» **Things to do**:
**A.** In the writing advice text, what does it say to keep close together as a general rule of clear writing?
**B.** Rewrite the writing advice text from "The defendant invoked" through "the fifth amendment.", putting "accused" wherever "defendant" appears.

» **Supplied passage**:
-- start --

In the world of writing, the reader is the judge. If you get them swayed on your beliefs and narratives, you win. But if they toss your book, article, email, and poem because their introduction sucks and their body just doesn’t make sense, you lose.

How to fix:

Before writing, whether it’s an article or someone asking you to “do my thesis for me“, define your readers. Make a list of their qualities, professional backgrounds, interests, skills, etc. Then, answer the ultimate question: why should they read your material? What’s in it for them?

2. Subject and verbs are far from each other

Take a look at this sentence:

The application to the Court of First Instance, although organized ineffectively and not making the proper legal conclusions for some of its major arguments, was nevertheless submitted by the law firm.

Compare it to this:

The law firm submitted its application to the Court of First Instance despite the document’s ineffective organization and improper legal conclusions in some of its major arguments.

In one reading, you’ll know which one is better. But how? By observing how close the verb is to its subject. So often, when a writer separates the subject and verb, they unintentionally obscure the action and the meaning. If you want to keep the suspense, write a few words that separate the subject and the verb. But as a general rule of clear writing, keep the two close together.

The defendant invoked the fifth amendment when asked in court about his involvement in the bloody murder of two teenage girls.

This example is proof. It’s easy to understand what the defendant did. The other words succeeding the verb are colorful details. But they don’t obscure the main thought.

Likewise, you can make the statement more challenging to read by writing words in the middle.

The defendant, when asked in court about his involvement in the bloody murder of two teenage girls, invoked the fifth amendment.

-- end --

» **Records shown**:
-- start --

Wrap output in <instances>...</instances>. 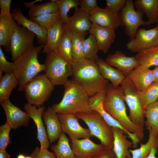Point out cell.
Here are the masks:
<instances>
[{
  "label": "cell",
  "instance_id": "d4e9b609",
  "mask_svg": "<svg viewBox=\"0 0 158 158\" xmlns=\"http://www.w3.org/2000/svg\"><path fill=\"white\" fill-rule=\"evenodd\" d=\"M95 61L104 78L109 80L114 87L121 85L126 77L121 71L114 68L101 58H99Z\"/></svg>",
  "mask_w": 158,
  "mask_h": 158
},
{
  "label": "cell",
  "instance_id": "5bb4252c",
  "mask_svg": "<svg viewBox=\"0 0 158 158\" xmlns=\"http://www.w3.org/2000/svg\"><path fill=\"white\" fill-rule=\"evenodd\" d=\"M44 106L37 108L35 105L25 104L24 109L30 118L34 121L37 129V139L40 144V148L48 149L50 143L48 138L45 128L42 121V114L45 109Z\"/></svg>",
  "mask_w": 158,
  "mask_h": 158
},
{
  "label": "cell",
  "instance_id": "ac0fdd59",
  "mask_svg": "<svg viewBox=\"0 0 158 158\" xmlns=\"http://www.w3.org/2000/svg\"><path fill=\"white\" fill-rule=\"evenodd\" d=\"M89 14L91 23L115 30L121 26L118 15L113 13L105 8H102L98 6Z\"/></svg>",
  "mask_w": 158,
  "mask_h": 158
},
{
  "label": "cell",
  "instance_id": "74e56055",
  "mask_svg": "<svg viewBox=\"0 0 158 158\" xmlns=\"http://www.w3.org/2000/svg\"><path fill=\"white\" fill-rule=\"evenodd\" d=\"M158 143V138L155 137L149 133L147 141L145 144H140V148L130 150L131 158H146L150 153L153 147Z\"/></svg>",
  "mask_w": 158,
  "mask_h": 158
},
{
  "label": "cell",
  "instance_id": "7402d4cb",
  "mask_svg": "<svg viewBox=\"0 0 158 158\" xmlns=\"http://www.w3.org/2000/svg\"><path fill=\"white\" fill-rule=\"evenodd\" d=\"M105 61L110 66L116 68L126 77L139 65L135 56H127L120 50L116 51L113 54H109Z\"/></svg>",
  "mask_w": 158,
  "mask_h": 158
},
{
  "label": "cell",
  "instance_id": "7bdbcfd3",
  "mask_svg": "<svg viewBox=\"0 0 158 158\" xmlns=\"http://www.w3.org/2000/svg\"><path fill=\"white\" fill-rule=\"evenodd\" d=\"M105 7L113 13L118 15L125 6L127 0H106Z\"/></svg>",
  "mask_w": 158,
  "mask_h": 158
},
{
  "label": "cell",
  "instance_id": "11a10c76",
  "mask_svg": "<svg viewBox=\"0 0 158 158\" xmlns=\"http://www.w3.org/2000/svg\"><path fill=\"white\" fill-rule=\"evenodd\" d=\"M158 22V18H157V22Z\"/></svg>",
  "mask_w": 158,
  "mask_h": 158
},
{
  "label": "cell",
  "instance_id": "d6a6232c",
  "mask_svg": "<svg viewBox=\"0 0 158 158\" xmlns=\"http://www.w3.org/2000/svg\"><path fill=\"white\" fill-rule=\"evenodd\" d=\"M72 32L62 27V32L57 52L72 65L71 36Z\"/></svg>",
  "mask_w": 158,
  "mask_h": 158
},
{
  "label": "cell",
  "instance_id": "6f0895ef",
  "mask_svg": "<svg viewBox=\"0 0 158 158\" xmlns=\"http://www.w3.org/2000/svg\"><path fill=\"white\" fill-rule=\"evenodd\" d=\"M157 101H158V99H157Z\"/></svg>",
  "mask_w": 158,
  "mask_h": 158
},
{
  "label": "cell",
  "instance_id": "f5cc1de1",
  "mask_svg": "<svg viewBox=\"0 0 158 158\" xmlns=\"http://www.w3.org/2000/svg\"><path fill=\"white\" fill-rule=\"evenodd\" d=\"M25 156L22 154H20L17 156V158H25Z\"/></svg>",
  "mask_w": 158,
  "mask_h": 158
},
{
  "label": "cell",
  "instance_id": "f907efd6",
  "mask_svg": "<svg viewBox=\"0 0 158 158\" xmlns=\"http://www.w3.org/2000/svg\"><path fill=\"white\" fill-rule=\"evenodd\" d=\"M155 82H158V66L152 70Z\"/></svg>",
  "mask_w": 158,
  "mask_h": 158
},
{
  "label": "cell",
  "instance_id": "7dc6e473",
  "mask_svg": "<svg viewBox=\"0 0 158 158\" xmlns=\"http://www.w3.org/2000/svg\"><path fill=\"white\" fill-rule=\"evenodd\" d=\"M90 158H116L112 149H104L98 155Z\"/></svg>",
  "mask_w": 158,
  "mask_h": 158
},
{
  "label": "cell",
  "instance_id": "60d3db41",
  "mask_svg": "<svg viewBox=\"0 0 158 158\" xmlns=\"http://www.w3.org/2000/svg\"><path fill=\"white\" fill-rule=\"evenodd\" d=\"M12 129L8 122L0 127V151H6V149L11 143L9 134Z\"/></svg>",
  "mask_w": 158,
  "mask_h": 158
},
{
  "label": "cell",
  "instance_id": "7c38bea8",
  "mask_svg": "<svg viewBox=\"0 0 158 158\" xmlns=\"http://www.w3.org/2000/svg\"><path fill=\"white\" fill-rule=\"evenodd\" d=\"M106 93V91H102L90 97L89 102L91 109L98 112L110 127H114L121 129L131 139L133 143L136 142L138 139L135 134L127 131L118 121L110 115L104 109L103 102Z\"/></svg>",
  "mask_w": 158,
  "mask_h": 158
},
{
  "label": "cell",
  "instance_id": "f1b7e54d",
  "mask_svg": "<svg viewBox=\"0 0 158 158\" xmlns=\"http://www.w3.org/2000/svg\"><path fill=\"white\" fill-rule=\"evenodd\" d=\"M146 120L145 124L149 133L155 137L158 138V101L149 105L145 112Z\"/></svg>",
  "mask_w": 158,
  "mask_h": 158
},
{
  "label": "cell",
  "instance_id": "8d00e7d4",
  "mask_svg": "<svg viewBox=\"0 0 158 158\" xmlns=\"http://www.w3.org/2000/svg\"><path fill=\"white\" fill-rule=\"evenodd\" d=\"M138 94L142 107L146 110L150 104L158 99V82H154L144 92L138 91Z\"/></svg>",
  "mask_w": 158,
  "mask_h": 158
},
{
  "label": "cell",
  "instance_id": "8992f818",
  "mask_svg": "<svg viewBox=\"0 0 158 158\" xmlns=\"http://www.w3.org/2000/svg\"><path fill=\"white\" fill-rule=\"evenodd\" d=\"M45 74L54 86L64 85L72 76V65L58 53L46 54Z\"/></svg>",
  "mask_w": 158,
  "mask_h": 158
},
{
  "label": "cell",
  "instance_id": "4dcf8cb0",
  "mask_svg": "<svg viewBox=\"0 0 158 158\" xmlns=\"http://www.w3.org/2000/svg\"><path fill=\"white\" fill-rule=\"evenodd\" d=\"M135 57L140 65L148 68L158 66V45L140 51Z\"/></svg>",
  "mask_w": 158,
  "mask_h": 158
},
{
  "label": "cell",
  "instance_id": "6da1fadb",
  "mask_svg": "<svg viewBox=\"0 0 158 158\" xmlns=\"http://www.w3.org/2000/svg\"><path fill=\"white\" fill-rule=\"evenodd\" d=\"M73 78L85 89L90 97L107 91L109 83L102 76L95 61L85 58L73 61Z\"/></svg>",
  "mask_w": 158,
  "mask_h": 158
},
{
  "label": "cell",
  "instance_id": "cb8c5ba5",
  "mask_svg": "<svg viewBox=\"0 0 158 158\" xmlns=\"http://www.w3.org/2000/svg\"><path fill=\"white\" fill-rule=\"evenodd\" d=\"M111 128L114 137L112 149L116 158H131L130 148L133 146L132 142L128 140L127 135L121 129Z\"/></svg>",
  "mask_w": 158,
  "mask_h": 158
},
{
  "label": "cell",
  "instance_id": "484cf974",
  "mask_svg": "<svg viewBox=\"0 0 158 158\" xmlns=\"http://www.w3.org/2000/svg\"><path fill=\"white\" fill-rule=\"evenodd\" d=\"M16 24L13 18L0 15V47L7 52L10 51L11 40Z\"/></svg>",
  "mask_w": 158,
  "mask_h": 158
},
{
  "label": "cell",
  "instance_id": "816d5d0a",
  "mask_svg": "<svg viewBox=\"0 0 158 158\" xmlns=\"http://www.w3.org/2000/svg\"><path fill=\"white\" fill-rule=\"evenodd\" d=\"M10 155L6 151H0V158H10Z\"/></svg>",
  "mask_w": 158,
  "mask_h": 158
},
{
  "label": "cell",
  "instance_id": "8fae6325",
  "mask_svg": "<svg viewBox=\"0 0 158 158\" xmlns=\"http://www.w3.org/2000/svg\"><path fill=\"white\" fill-rule=\"evenodd\" d=\"M158 45V27L148 30H138L135 38L126 44L128 50L133 52L140 51Z\"/></svg>",
  "mask_w": 158,
  "mask_h": 158
},
{
  "label": "cell",
  "instance_id": "f35d334b",
  "mask_svg": "<svg viewBox=\"0 0 158 158\" xmlns=\"http://www.w3.org/2000/svg\"><path fill=\"white\" fill-rule=\"evenodd\" d=\"M61 18L60 14L58 11L55 13L30 18L29 19L47 30Z\"/></svg>",
  "mask_w": 158,
  "mask_h": 158
},
{
  "label": "cell",
  "instance_id": "ba28073f",
  "mask_svg": "<svg viewBox=\"0 0 158 158\" xmlns=\"http://www.w3.org/2000/svg\"><path fill=\"white\" fill-rule=\"evenodd\" d=\"M120 86L123 91L124 100L129 109V119L135 125L143 128L145 110L141 104L138 91L126 77Z\"/></svg>",
  "mask_w": 158,
  "mask_h": 158
},
{
  "label": "cell",
  "instance_id": "7a4b0ae2",
  "mask_svg": "<svg viewBox=\"0 0 158 158\" xmlns=\"http://www.w3.org/2000/svg\"><path fill=\"white\" fill-rule=\"evenodd\" d=\"M103 104L106 111L118 121L126 130L135 134L140 140L143 139L144 137L143 128L134 124L127 115L124 93L120 86L115 87L111 84H109Z\"/></svg>",
  "mask_w": 158,
  "mask_h": 158
},
{
  "label": "cell",
  "instance_id": "ee69618b",
  "mask_svg": "<svg viewBox=\"0 0 158 158\" xmlns=\"http://www.w3.org/2000/svg\"><path fill=\"white\" fill-rule=\"evenodd\" d=\"M30 156L32 158H56L54 152L49 151L48 149L38 147L35 148Z\"/></svg>",
  "mask_w": 158,
  "mask_h": 158
},
{
  "label": "cell",
  "instance_id": "4fadbf2b",
  "mask_svg": "<svg viewBox=\"0 0 158 158\" xmlns=\"http://www.w3.org/2000/svg\"><path fill=\"white\" fill-rule=\"evenodd\" d=\"M62 131L67 133L70 139L90 138L94 136L90 130L80 125L75 114H58Z\"/></svg>",
  "mask_w": 158,
  "mask_h": 158
},
{
  "label": "cell",
  "instance_id": "9f6ffc18",
  "mask_svg": "<svg viewBox=\"0 0 158 158\" xmlns=\"http://www.w3.org/2000/svg\"><path fill=\"white\" fill-rule=\"evenodd\" d=\"M157 26L158 27V22H157Z\"/></svg>",
  "mask_w": 158,
  "mask_h": 158
},
{
  "label": "cell",
  "instance_id": "9c48e42d",
  "mask_svg": "<svg viewBox=\"0 0 158 158\" xmlns=\"http://www.w3.org/2000/svg\"><path fill=\"white\" fill-rule=\"evenodd\" d=\"M144 14L135 8L132 0H127L126 3L118 14L121 26L125 27L126 34L131 40L136 35L138 28L143 25H150L143 20Z\"/></svg>",
  "mask_w": 158,
  "mask_h": 158
},
{
  "label": "cell",
  "instance_id": "ffe728a7",
  "mask_svg": "<svg viewBox=\"0 0 158 158\" xmlns=\"http://www.w3.org/2000/svg\"><path fill=\"white\" fill-rule=\"evenodd\" d=\"M13 19L19 25L26 28L36 35L38 44L44 46L47 40V30L25 16L19 7L14 8L11 13Z\"/></svg>",
  "mask_w": 158,
  "mask_h": 158
},
{
  "label": "cell",
  "instance_id": "d590c367",
  "mask_svg": "<svg viewBox=\"0 0 158 158\" xmlns=\"http://www.w3.org/2000/svg\"><path fill=\"white\" fill-rule=\"evenodd\" d=\"M84 58L95 61L99 58L97 53L100 50L96 40L92 34L85 39L83 43Z\"/></svg>",
  "mask_w": 158,
  "mask_h": 158
},
{
  "label": "cell",
  "instance_id": "4316f807",
  "mask_svg": "<svg viewBox=\"0 0 158 158\" xmlns=\"http://www.w3.org/2000/svg\"><path fill=\"white\" fill-rule=\"evenodd\" d=\"M62 24L61 18L47 30V40L42 50L43 53L47 54L53 51L57 52L62 32Z\"/></svg>",
  "mask_w": 158,
  "mask_h": 158
},
{
  "label": "cell",
  "instance_id": "277c9868",
  "mask_svg": "<svg viewBox=\"0 0 158 158\" xmlns=\"http://www.w3.org/2000/svg\"><path fill=\"white\" fill-rule=\"evenodd\" d=\"M44 46H34L28 50L13 62V73L19 82L18 91L24 90L25 85L42 71H44V64L39 61V54Z\"/></svg>",
  "mask_w": 158,
  "mask_h": 158
},
{
  "label": "cell",
  "instance_id": "9a60e30c",
  "mask_svg": "<svg viewBox=\"0 0 158 158\" xmlns=\"http://www.w3.org/2000/svg\"><path fill=\"white\" fill-rule=\"evenodd\" d=\"M71 147L77 158H90L101 153L104 149L100 144L94 142L90 138L72 139Z\"/></svg>",
  "mask_w": 158,
  "mask_h": 158
},
{
  "label": "cell",
  "instance_id": "d6986e66",
  "mask_svg": "<svg viewBox=\"0 0 158 158\" xmlns=\"http://www.w3.org/2000/svg\"><path fill=\"white\" fill-rule=\"evenodd\" d=\"M89 13L78 8L72 16L69 17L66 22L63 23L62 27L72 32H89L92 25Z\"/></svg>",
  "mask_w": 158,
  "mask_h": 158
},
{
  "label": "cell",
  "instance_id": "52a82bcc",
  "mask_svg": "<svg viewBox=\"0 0 158 158\" xmlns=\"http://www.w3.org/2000/svg\"><path fill=\"white\" fill-rule=\"evenodd\" d=\"M54 86L44 74H39L24 87L27 103L38 108L43 106L50 97Z\"/></svg>",
  "mask_w": 158,
  "mask_h": 158
},
{
  "label": "cell",
  "instance_id": "681fc988",
  "mask_svg": "<svg viewBox=\"0 0 158 158\" xmlns=\"http://www.w3.org/2000/svg\"><path fill=\"white\" fill-rule=\"evenodd\" d=\"M42 0H36L33 1H32L30 2H23L22 4H23L24 6L26 8H31L33 5H34V4L37 1H41Z\"/></svg>",
  "mask_w": 158,
  "mask_h": 158
},
{
  "label": "cell",
  "instance_id": "db71d44e",
  "mask_svg": "<svg viewBox=\"0 0 158 158\" xmlns=\"http://www.w3.org/2000/svg\"><path fill=\"white\" fill-rule=\"evenodd\" d=\"M25 158H32L31 156H26Z\"/></svg>",
  "mask_w": 158,
  "mask_h": 158
},
{
  "label": "cell",
  "instance_id": "c3c4849f",
  "mask_svg": "<svg viewBox=\"0 0 158 158\" xmlns=\"http://www.w3.org/2000/svg\"><path fill=\"white\" fill-rule=\"evenodd\" d=\"M158 150V143L154 145L149 155L146 158H156V154Z\"/></svg>",
  "mask_w": 158,
  "mask_h": 158
},
{
  "label": "cell",
  "instance_id": "ab89813d",
  "mask_svg": "<svg viewBox=\"0 0 158 158\" xmlns=\"http://www.w3.org/2000/svg\"><path fill=\"white\" fill-rule=\"evenodd\" d=\"M58 7V11L60 13L63 23L66 22L68 19V13L71 9L77 10L79 5L78 0H55Z\"/></svg>",
  "mask_w": 158,
  "mask_h": 158
},
{
  "label": "cell",
  "instance_id": "836d02e7",
  "mask_svg": "<svg viewBox=\"0 0 158 158\" xmlns=\"http://www.w3.org/2000/svg\"><path fill=\"white\" fill-rule=\"evenodd\" d=\"M58 11L57 4L55 0H52L43 4L33 5L29 10L28 16L30 18H33Z\"/></svg>",
  "mask_w": 158,
  "mask_h": 158
},
{
  "label": "cell",
  "instance_id": "603a6c76",
  "mask_svg": "<svg viewBox=\"0 0 158 158\" xmlns=\"http://www.w3.org/2000/svg\"><path fill=\"white\" fill-rule=\"evenodd\" d=\"M46 126L48 139L50 143L58 139L62 131L61 126L58 114L52 107H48L42 114Z\"/></svg>",
  "mask_w": 158,
  "mask_h": 158
},
{
  "label": "cell",
  "instance_id": "e575fe53",
  "mask_svg": "<svg viewBox=\"0 0 158 158\" xmlns=\"http://www.w3.org/2000/svg\"><path fill=\"white\" fill-rule=\"evenodd\" d=\"M87 32H72L71 36L73 61L84 58L83 43Z\"/></svg>",
  "mask_w": 158,
  "mask_h": 158
},
{
  "label": "cell",
  "instance_id": "e0dca14e",
  "mask_svg": "<svg viewBox=\"0 0 158 158\" xmlns=\"http://www.w3.org/2000/svg\"><path fill=\"white\" fill-rule=\"evenodd\" d=\"M136 90L144 92L155 82L152 70L139 65L126 76Z\"/></svg>",
  "mask_w": 158,
  "mask_h": 158
},
{
  "label": "cell",
  "instance_id": "83f0119b",
  "mask_svg": "<svg viewBox=\"0 0 158 158\" xmlns=\"http://www.w3.org/2000/svg\"><path fill=\"white\" fill-rule=\"evenodd\" d=\"M134 4L136 10L146 14L150 25L157 22L158 0H136Z\"/></svg>",
  "mask_w": 158,
  "mask_h": 158
},
{
  "label": "cell",
  "instance_id": "1f68e13d",
  "mask_svg": "<svg viewBox=\"0 0 158 158\" xmlns=\"http://www.w3.org/2000/svg\"><path fill=\"white\" fill-rule=\"evenodd\" d=\"M0 80V103L9 99L11 92L19 82L13 72L5 73Z\"/></svg>",
  "mask_w": 158,
  "mask_h": 158
},
{
  "label": "cell",
  "instance_id": "44dd1931",
  "mask_svg": "<svg viewBox=\"0 0 158 158\" xmlns=\"http://www.w3.org/2000/svg\"><path fill=\"white\" fill-rule=\"evenodd\" d=\"M92 23L89 33L95 37L100 50L106 54L115 39V30L101 26L94 23Z\"/></svg>",
  "mask_w": 158,
  "mask_h": 158
},
{
  "label": "cell",
  "instance_id": "f546056e",
  "mask_svg": "<svg viewBox=\"0 0 158 158\" xmlns=\"http://www.w3.org/2000/svg\"><path fill=\"white\" fill-rule=\"evenodd\" d=\"M69 140L62 132L57 143L51 146L56 158H77L69 143Z\"/></svg>",
  "mask_w": 158,
  "mask_h": 158
},
{
  "label": "cell",
  "instance_id": "30bf717a",
  "mask_svg": "<svg viewBox=\"0 0 158 158\" xmlns=\"http://www.w3.org/2000/svg\"><path fill=\"white\" fill-rule=\"evenodd\" d=\"M35 35L33 32L17 23L10 45V51L13 62L34 46L33 44Z\"/></svg>",
  "mask_w": 158,
  "mask_h": 158
},
{
  "label": "cell",
  "instance_id": "bcb514c9",
  "mask_svg": "<svg viewBox=\"0 0 158 158\" xmlns=\"http://www.w3.org/2000/svg\"><path fill=\"white\" fill-rule=\"evenodd\" d=\"M11 2V0H0V15L6 16L11 18H13L10 12Z\"/></svg>",
  "mask_w": 158,
  "mask_h": 158
},
{
  "label": "cell",
  "instance_id": "f6af8a7d",
  "mask_svg": "<svg viewBox=\"0 0 158 158\" xmlns=\"http://www.w3.org/2000/svg\"><path fill=\"white\" fill-rule=\"evenodd\" d=\"M79 5L83 11L89 13L98 6L96 0L79 1Z\"/></svg>",
  "mask_w": 158,
  "mask_h": 158
},
{
  "label": "cell",
  "instance_id": "3957f363",
  "mask_svg": "<svg viewBox=\"0 0 158 158\" xmlns=\"http://www.w3.org/2000/svg\"><path fill=\"white\" fill-rule=\"evenodd\" d=\"M63 97L52 108L57 114L85 112L91 109L90 97L83 87L73 78L68 80L63 85Z\"/></svg>",
  "mask_w": 158,
  "mask_h": 158
},
{
  "label": "cell",
  "instance_id": "b9f144b4",
  "mask_svg": "<svg viewBox=\"0 0 158 158\" xmlns=\"http://www.w3.org/2000/svg\"><path fill=\"white\" fill-rule=\"evenodd\" d=\"M14 63L8 61L0 47V79L2 77L3 73H9L13 72Z\"/></svg>",
  "mask_w": 158,
  "mask_h": 158
},
{
  "label": "cell",
  "instance_id": "5b68a950",
  "mask_svg": "<svg viewBox=\"0 0 158 158\" xmlns=\"http://www.w3.org/2000/svg\"><path fill=\"white\" fill-rule=\"evenodd\" d=\"M75 114L78 119L82 120L86 124L92 134L99 139L104 149H113L114 140L113 131L98 112L90 110Z\"/></svg>",
  "mask_w": 158,
  "mask_h": 158
},
{
  "label": "cell",
  "instance_id": "2e32d148",
  "mask_svg": "<svg viewBox=\"0 0 158 158\" xmlns=\"http://www.w3.org/2000/svg\"><path fill=\"white\" fill-rule=\"evenodd\" d=\"M6 117V121L12 129H16L22 126H28L29 117L26 112L15 106L9 99L1 103Z\"/></svg>",
  "mask_w": 158,
  "mask_h": 158
}]
</instances>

-- end --

» **Answers to the exercise**:
**A.** The subject and the verb.

**B.**
The accused invoked the fifth amendment when asked in court about his involvement in the bloody murder of two teenage girls.

This example is proof. It’s easy to understand what the accused did. The other words succeeding the verb are colorful details. But they don’t obscure the main thought.

Likewise, you can make the statement more challenging to read by writing words in the middle.

The accused, when asked in court about his involvement in the bloody murder of two teenage girls, invoked the fifth amendment.